▸ Excerpted passage
** Start **

The curriculum of Torrey Honors College starts out with Homer’s Iliad. This means the book has a special place in the life of our program: students we have admitted into the program but haven’t met in person yet mostly read it in advance over the summer, and then show up on campus for our formative first discussions. Of course, the Iliad also has a special place in the entire history of Western literature,1 so for both reasons it’s important for us to get this book right.
We use the 1951 Richmond Lattimore translation, and here’s why.
In a 2012 New Republic review article on recent books on Homer, classicist Peter Green described Lattimore’s translation as one that “consciously and deliberately set out to produce a text calculated to give readers with no knowledge of Greek as accurate a picture as English could convey of the Homeric original.” Every line of Lattimore corresponds to a line of Homer, which makes it easy for readers to cross-check commentaries on specific lines and words. Even a reader who only knows a little bit of koine Greek from the New Testament can use an online aid like the Perseus Project to get a peek at the original. The commitment to line-for-line matching also meant that Lattimore kept himself on a short leash as a translator; he couldn’t let himself say too much more or less than Homer said about anything.
As for the meter, Lattimore didn’t try to replicate the exact rhythm of Homer’s’ Greek dactylic hexameter, but he did produce what Green calls a “loose quasi-hexametrical” line. Reading it aloud doesn’t quite introduce a strong rhythm into your mind, but it definitely flows along. And previous English Iliads with literary pretensions had definitely introduced a strong rhythm, but it was an English rhythm, iambic pentameter. I think it would be very hard to choose between hearing the wrong music (iambic pentameter) and hearing no music at all in Homer; Lattimore’s quasi lets me hear, however faintly, something just a bit like the right music. While acknowledge its limitations, Green praises “the ‘Lattimore line'” as “to date the best substitute for the hexameter that anyone has devised.”

** End **

▸ Data
** Start **

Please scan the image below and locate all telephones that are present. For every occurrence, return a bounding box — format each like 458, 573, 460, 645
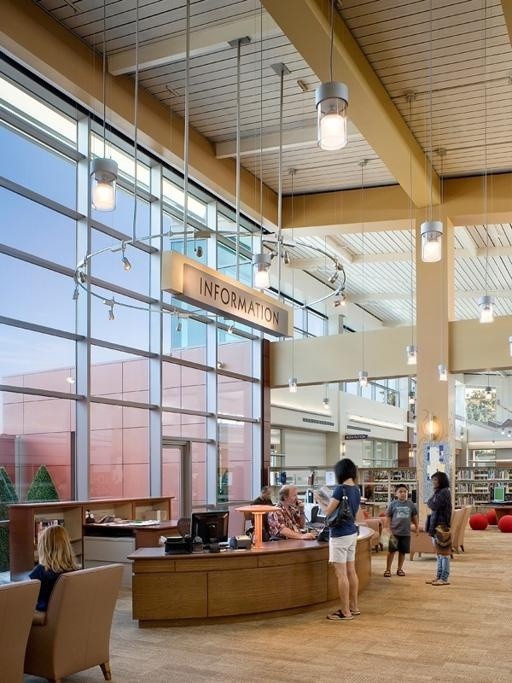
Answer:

** End **

▸ The tasks
**a.** Repeat, word for word, the part of the piece on the Lattimore Iliad above between "The curriculum of" and "this book right.", inclusive.
**b.** Translate this sentence from the piece on the Lattimore Iliad into French: "Every line of Lattimore corresponds to a line of Homer, which makes it easy for readers to cross-check commentaries on specific lines and words."

▸ Answers to the exercise
**a.**
The curriculum of Torrey Honors College starts out with Homer’s Iliad. This means the book has a special place in the life of our program: students we have admitted into the program but haven’t met in person yet mostly read it in advance over the summer, and then show up on campus for our formative first discussions. Of course, the Iliad also has a special place in the entire history of Western literature,1 so for both reasons it’s important for us to get this book right.

**b.** Chaque vers de Lattimore correspond à un vers d'Homère, ce qui permet aux lecteurs de recouper facilement les commentaires portant sur des vers et des mots précis.